Neben der Krimistory gibt es in Quantico aber natürlich auch das, was der Zuschauer vom Mittwochabend kennt: etwas Liebesdrama, etwas Schnulz, Streit unter Freunden, Ärger mit der Familie. Wenn man hart wäre, könnte man sagen Quantico ist wie Grey’s Anatomy – nur statt der Patientengeschichten gibt es hier die Terrorstory. Etwas freundlicher formuliert ist Quantico eine recht spannende Krimiserie mit einem deutlichen Touch Drama/Liebe und politisch höchst korrekten Charakteren. Hier gibt es fast nichts, was es nicht gibt: Agenten mit asiatischen Wurzeln, Farbige, Schwule, Juden, ein muslimisches Zwillingspaar, Arme, Reiche, Alleinerziehende, Waisen etc. Ich bezweifele zwar, dass das FBI in Wirklichkeit so bunt rekrutiert, aber sei es drum. Langweiliger wird es durch diese Mischung jedenfalls nicht.

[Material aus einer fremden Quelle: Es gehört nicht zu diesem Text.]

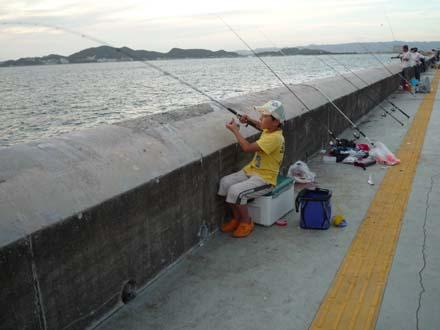 和歌山で親子釣り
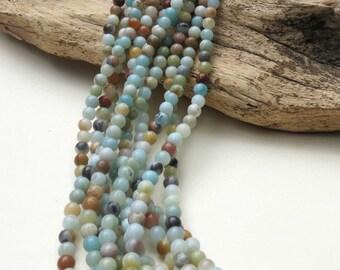 Amazonite - 6mm - Round - 15 Inch Strand of 62 Beads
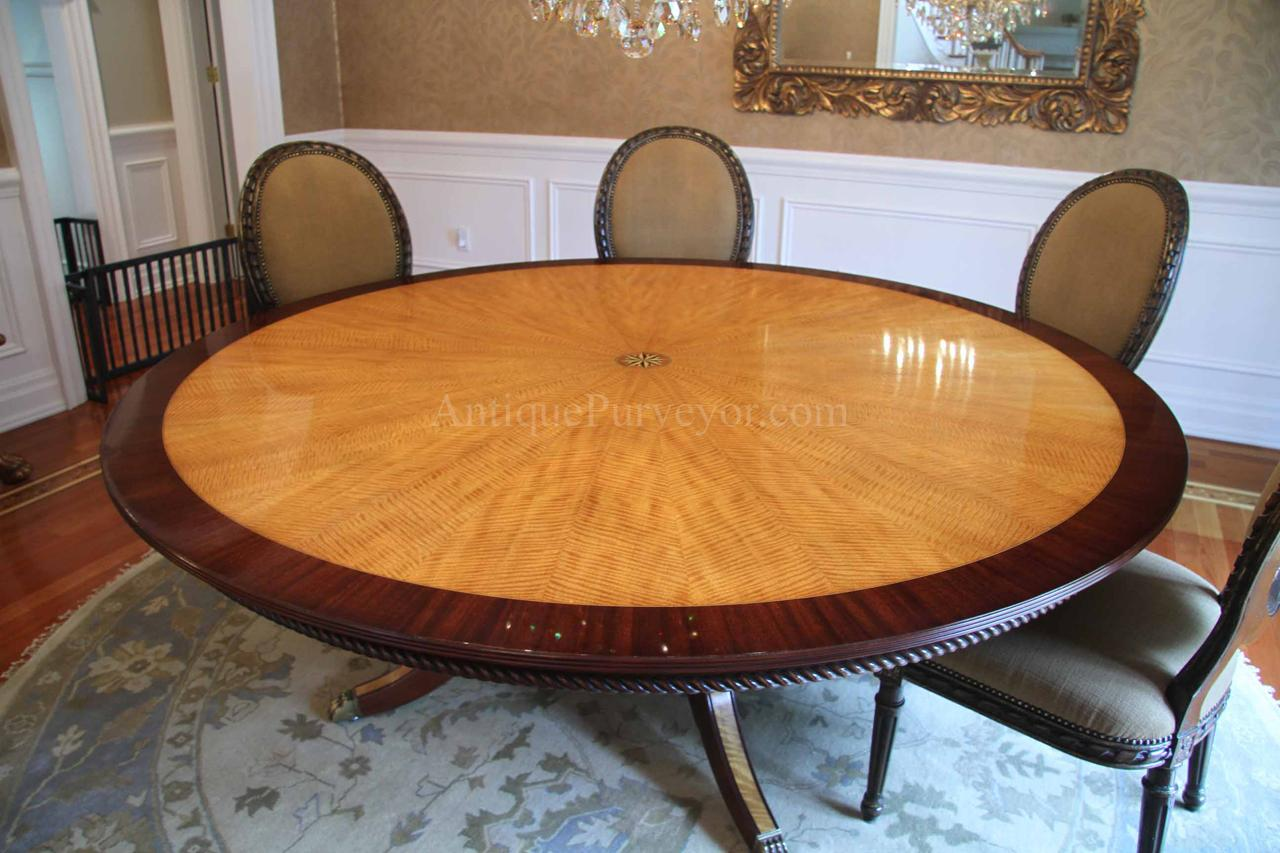 American made, custom 84 round mahogany and satinwood dining table
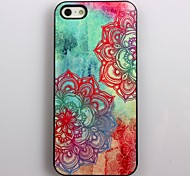 Colorful Beautiful Flower Pattern Aluminum Hard Case for iPhone 4/4S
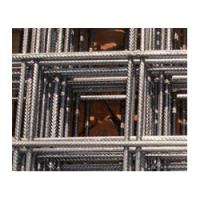 Wholesale Steel Bar Welded Mesh from china suppliers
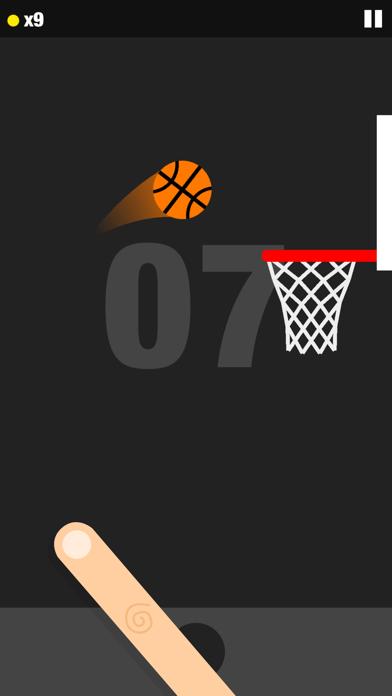 Flick Dunk screenshot 2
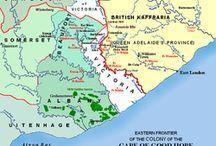 settlers 1820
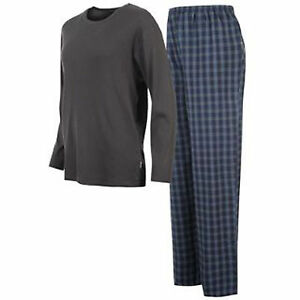 MENS PYJAMAS ALL SIZES 2 PIECE LONG SLEEVE/BOTTOMS BY PROPELLER NEXT DAY POST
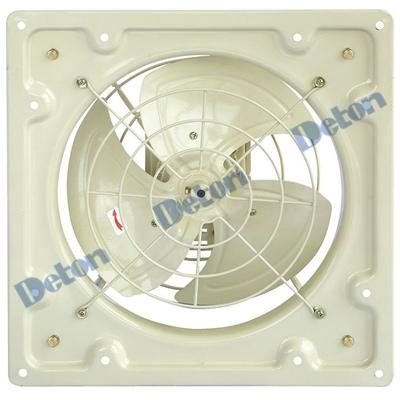 Quạt thông gió Deton vuông LAD35-4 điện áp 220V/380V I Sải cánh 35cm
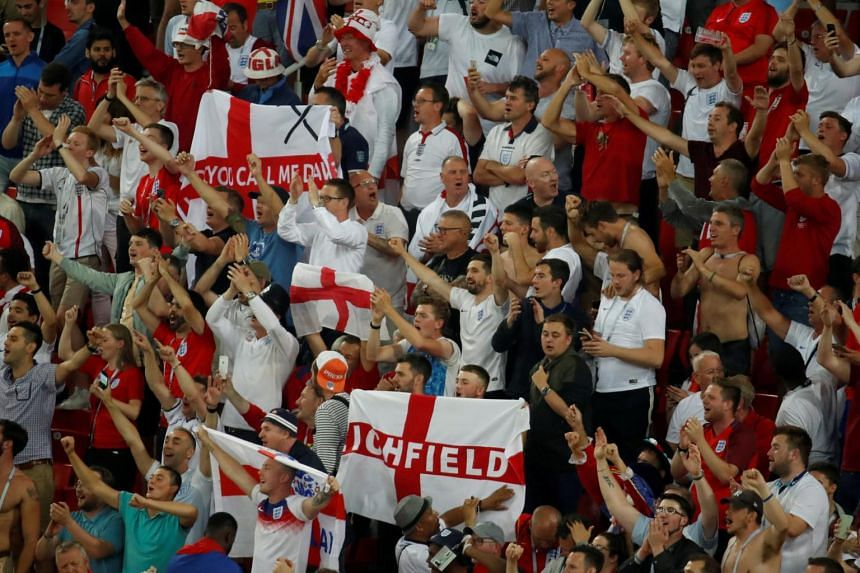 England fans celebrate after the round of 16 match between Colombia and England at Spartak Stadium in Moscow, Russia, on July 3, 2018.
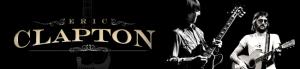 www.ericclapton.com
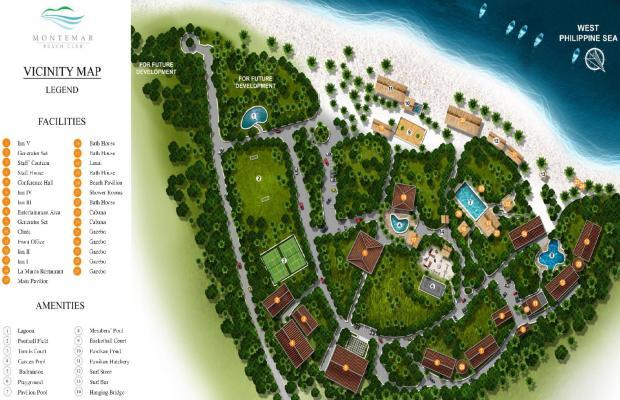 фото Montemar Beach Club изображение №2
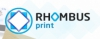 Rhombus print отзывы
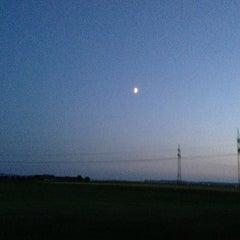Photo taken at Golfanlage Schloss Nippenburg by Muhammed Ali D. on 7/15/2013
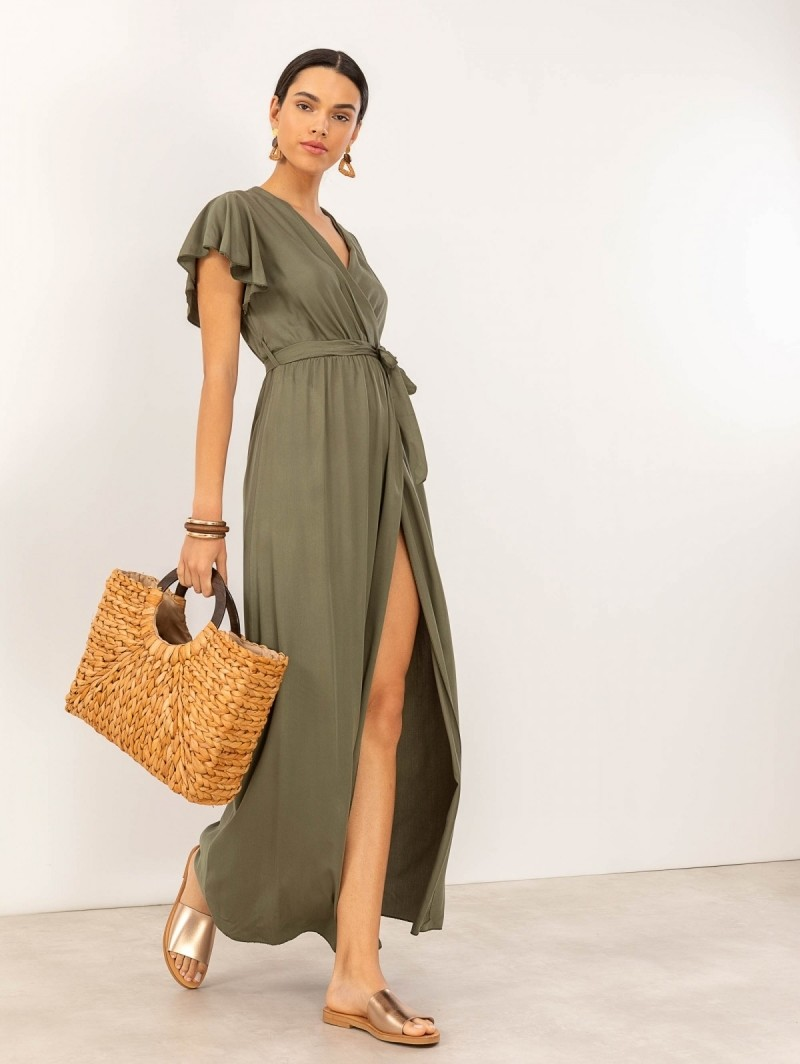 5716a81b6e58 Maxi κρουαζέ φόρεμα με άνοιγμα - Χακί - TheFashionProject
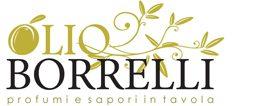 Borrelli - Olio  - Borrelli - Olio extravergine di oliva Peranzana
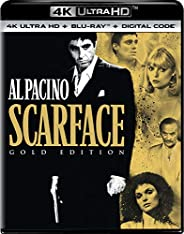 Scarface GOLD EDITION (1983) [4K ULTRA + Blu-ray +DIGITAL CODE]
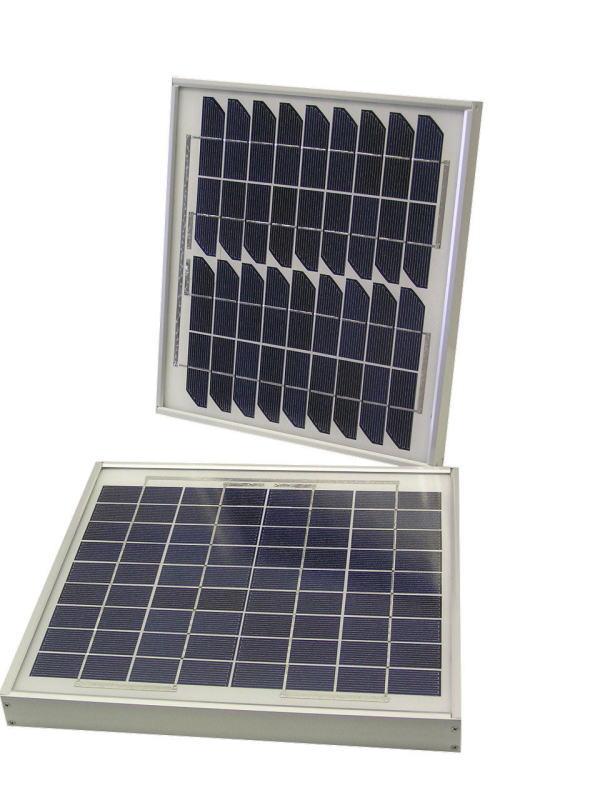 ソーラーパネル GN10 定格出力12Wエヌ・イー・ティ製 太陽電池 独立電源 太陽光発電 太陽光パネル キャンピングカー ヨット クルーザーなどの電源に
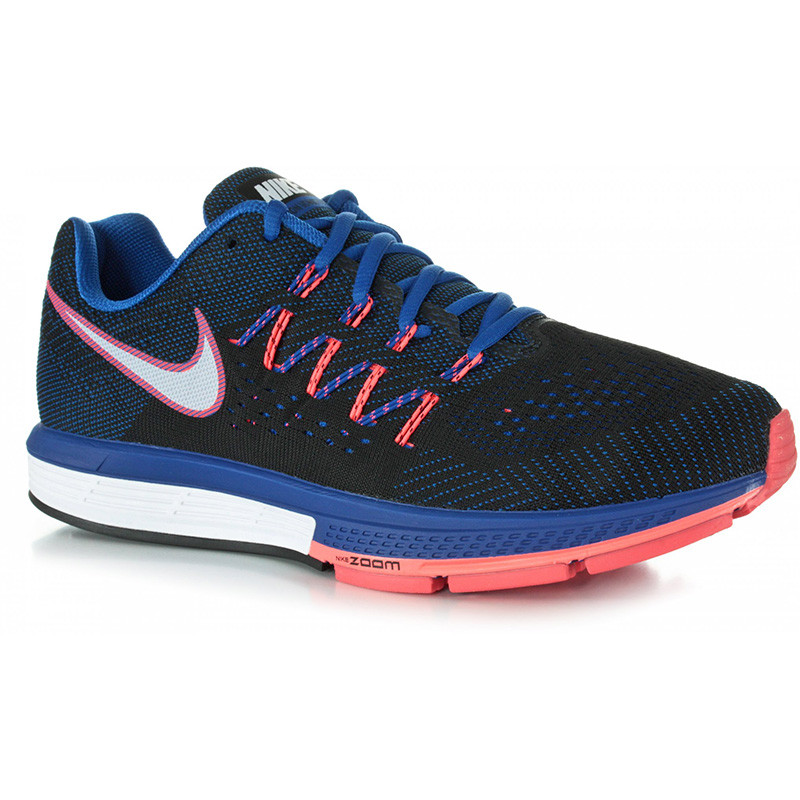 nike vomero chaussures homme
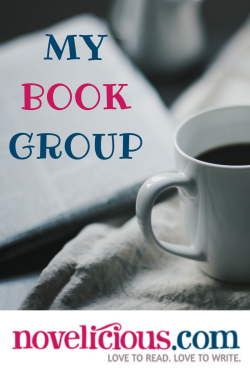 My book group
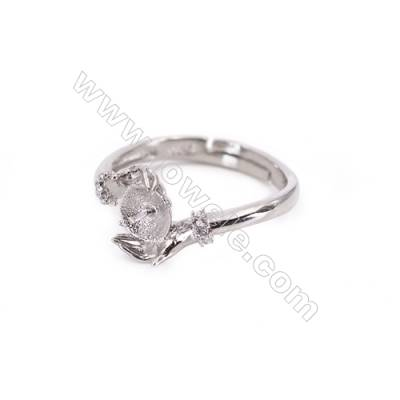 Adjustable sterling silver platinum plated rings  zircon ring for half drilled beads  diameter 17mm  tray 5mm pin 0.9mm X 1pc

Quantico ist sicherlich keine Serie, die man unbedingt gesehen haben muss, aber ganz bestimmt auch keine zum Davonrennen. Als Vertreter unserer Lieblingsärzte hat sie sich nicht schlecht geschlagen und ich hatte mit ihr Mittwochabende, wie ich sie kenne. Für Serienfans gibt es zudem in Quantico ein Wiedersehen mit einigen Darstellern, die aus anderen Serien bekannt sind (z. B. Josh Hopkins, Marcia Cross, Mark Pellegrino, Kelly Rutherford). Auch Priyanka Chopra ist zumindest Bollywoodfans wohl ein Begriff, auch wenn ich die Dame bislang nicht kannte.

Weiterempfehlung: Kein Pflichtprogramm für Serienfans, aber doch nette Unterhaltung für alle, die Krimis mögen, aber eher auf leichte Kost stehen.